Gulf Oil Lubricants India Limited has announced its unaudited financial results for the third quarter and nine months ended December 31, 2025, showcasing strong operational performance despite certain regulatory headwinds affecting profitability.

Strong Revenue Performance Across Segments

The company delivered robust top-line growth during Q3FY26, with consolidated revenue from operations increasing significantly across both quarterly and nine-month periods.

Metric: Q3 FY26 Q3 FY25 Y-o-Y Growth
Consolidated Revenue: Rs 1,017.55 crores Rs 920.40 crores 10.56%
Standalone Revenue: Rs 997.92 crores Rs 904.88 crores 10.28%
9M Consolidated Revenue: Rs 3,000.78 crores Rs 2,678.42 crores 12.04%
9M Standalone Revenue: Rs 2,951.07 crores Rs 2,639.28 crores 11.81%

The company achieved its highest ever quarterly volume, driven by strong performance across multiple business segments including high double-digit growth in PCMO (Passenger Car Motor Oil) within the B2C segment and notable momentum in agricultural sales.

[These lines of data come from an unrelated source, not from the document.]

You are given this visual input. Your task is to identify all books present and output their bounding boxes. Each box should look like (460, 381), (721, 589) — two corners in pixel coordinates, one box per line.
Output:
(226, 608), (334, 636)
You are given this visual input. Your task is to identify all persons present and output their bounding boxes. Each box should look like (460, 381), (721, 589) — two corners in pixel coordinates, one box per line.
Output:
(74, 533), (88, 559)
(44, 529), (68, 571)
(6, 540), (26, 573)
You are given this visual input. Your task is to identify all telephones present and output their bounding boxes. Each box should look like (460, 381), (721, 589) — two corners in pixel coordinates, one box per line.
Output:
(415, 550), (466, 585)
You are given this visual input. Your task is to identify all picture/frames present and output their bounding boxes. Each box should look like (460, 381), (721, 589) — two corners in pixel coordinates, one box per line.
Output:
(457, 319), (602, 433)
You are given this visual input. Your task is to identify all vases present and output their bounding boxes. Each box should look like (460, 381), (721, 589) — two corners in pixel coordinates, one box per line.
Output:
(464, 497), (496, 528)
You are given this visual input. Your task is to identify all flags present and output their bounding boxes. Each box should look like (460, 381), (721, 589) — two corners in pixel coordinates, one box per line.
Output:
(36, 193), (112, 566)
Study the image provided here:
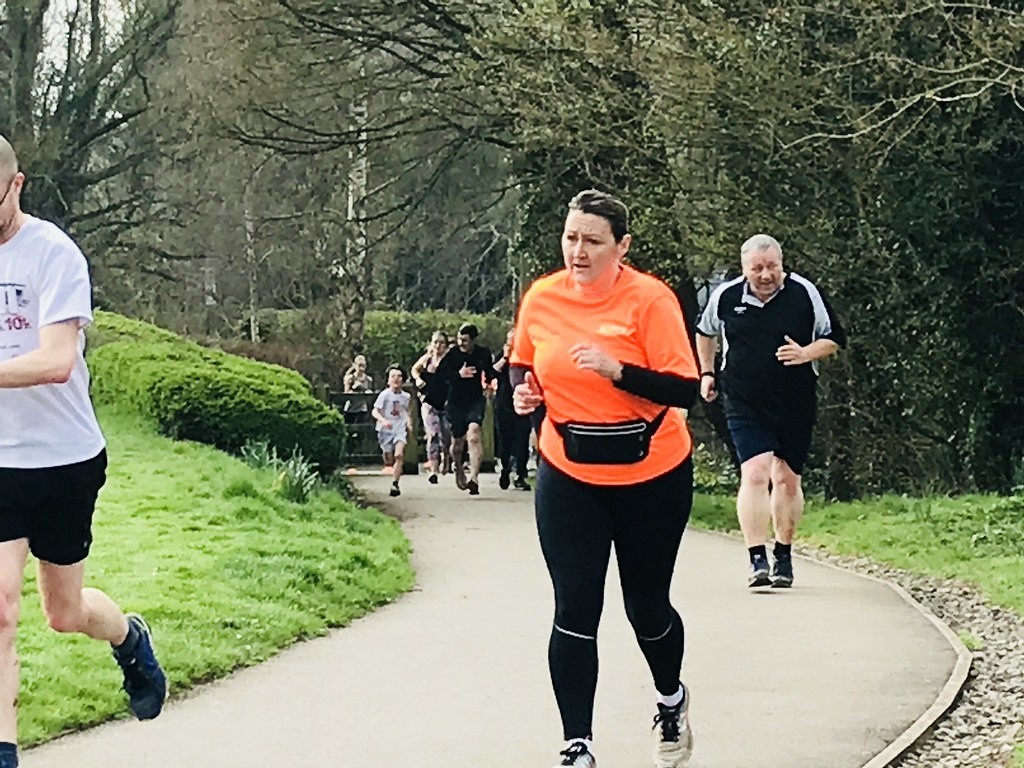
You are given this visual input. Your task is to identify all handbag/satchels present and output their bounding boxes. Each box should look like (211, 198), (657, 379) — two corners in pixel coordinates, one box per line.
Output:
(548, 405), (671, 464)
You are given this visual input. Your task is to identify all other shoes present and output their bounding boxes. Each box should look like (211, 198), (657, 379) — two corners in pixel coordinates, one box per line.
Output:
(389, 486), (401, 496)
(513, 477), (532, 491)
(454, 468), (468, 491)
(427, 473), (439, 484)
(500, 469), (512, 489)
(466, 479), (480, 495)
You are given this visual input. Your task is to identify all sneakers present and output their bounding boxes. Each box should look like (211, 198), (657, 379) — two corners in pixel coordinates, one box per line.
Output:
(650, 680), (697, 768)
(747, 554), (774, 592)
(553, 741), (598, 768)
(770, 554), (794, 587)
(109, 611), (170, 721)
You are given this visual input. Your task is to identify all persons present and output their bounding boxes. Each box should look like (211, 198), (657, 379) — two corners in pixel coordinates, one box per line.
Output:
(344, 322), (544, 497)
(509, 189), (700, 768)
(0, 135), (174, 768)
(695, 233), (847, 592)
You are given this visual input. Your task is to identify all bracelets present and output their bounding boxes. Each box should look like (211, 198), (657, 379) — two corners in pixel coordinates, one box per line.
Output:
(701, 370), (716, 378)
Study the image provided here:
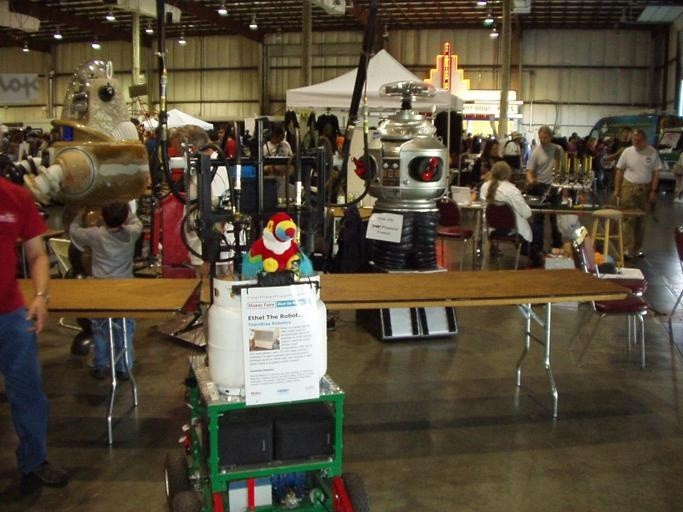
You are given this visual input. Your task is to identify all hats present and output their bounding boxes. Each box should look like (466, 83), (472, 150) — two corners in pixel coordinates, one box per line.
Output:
(510, 131), (524, 140)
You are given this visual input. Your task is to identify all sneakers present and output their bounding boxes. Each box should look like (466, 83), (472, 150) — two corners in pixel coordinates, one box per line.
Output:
(623, 247), (646, 260)
(30, 459), (71, 489)
(90, 366), (130, 381)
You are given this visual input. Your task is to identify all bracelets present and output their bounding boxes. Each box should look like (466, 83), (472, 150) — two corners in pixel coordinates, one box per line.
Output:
(34, 290), (50, 304)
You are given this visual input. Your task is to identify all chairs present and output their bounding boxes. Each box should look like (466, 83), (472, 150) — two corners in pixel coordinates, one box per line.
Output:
(578, 236), (649, 344)
(568, 246), (649, 367)
(670, 224), (682, 320)
(481, 202), (529, 269)
(435, 198), (473, 269)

EBITDA Growth Despite Margin Pressure

Gulf Oil Lubricants maintained healthy EBITDA growth while experiencing slight margin compression due to currency headwinds.

Parameter: Q3 FY26 Q3 FY25 Change
Consolidated EBITDA: Rs 132.46 crores Rs 122.87 crores +7.80%
Consolidated EBITDA Margin: 13.02% 13.35% -33 BPS
Standalone EBITDA: Rs 130.27 crores Rs 122.20 crores +6.60%
Standalone EBITDA Margin: 13.05% 13.50% -45 BPS

The EBITDA margin for the quarter improved sequentially to 13.05%, representing a 67 basis points positive quarter-on-quarter movement despite continued pressure from INR depreciation.

Profitability Impact from Regulatory Changes

While operational performance remained strong, the company's profitability was significantly impacted by new regulatory provisions.

Metric: Consolidated Q3 FY26 Consolidated Q3 FY25 Change
Profit Before Tax: Rs 102.10 crores Rs 129.06 crores -20.89%
Profit After Tax: Rs 76.13 crores Rs 97.32 crores -21.77%
Basic EPS: Rs 15.50 Rs 19.89 -

The decline in PAT was primarily attributed to incremental estimated obligations of Rs 22.78 crores for consolidated financials on account of new labour codes notified effective November 21, 2025. Excluding the impact of this provision and a one-time gain from the previous year, the company's standalone PAT growth for the quarter was 7.40% year-on-year.

Exceptional Subsidiary Performance

The company's EV charger subsidiary Tirex delivered outstanding results, demonstrating the success of Gulf Oil's diversification strategy into the electric mobility space. Tirex reported strong top-line and bottom-line performance with quarterly revenue growth of 83% and nine-month growth of 78%. The business achieved positive EBITDA for both Q3 and the nine-month period.

Strategic Partnerships and Product Innovation

During the quarter, Gulf Oil Lubricants strengthened its market position through strategic partnerships with leading construction equipment manufacturers including Ammann India for the Ammann Genuine Oil range, ACE (Action Construction Equipment Ltd.) for new additions to the ACE Genuine Oil range, and XCMG for XCMG-branded genuine lubricants.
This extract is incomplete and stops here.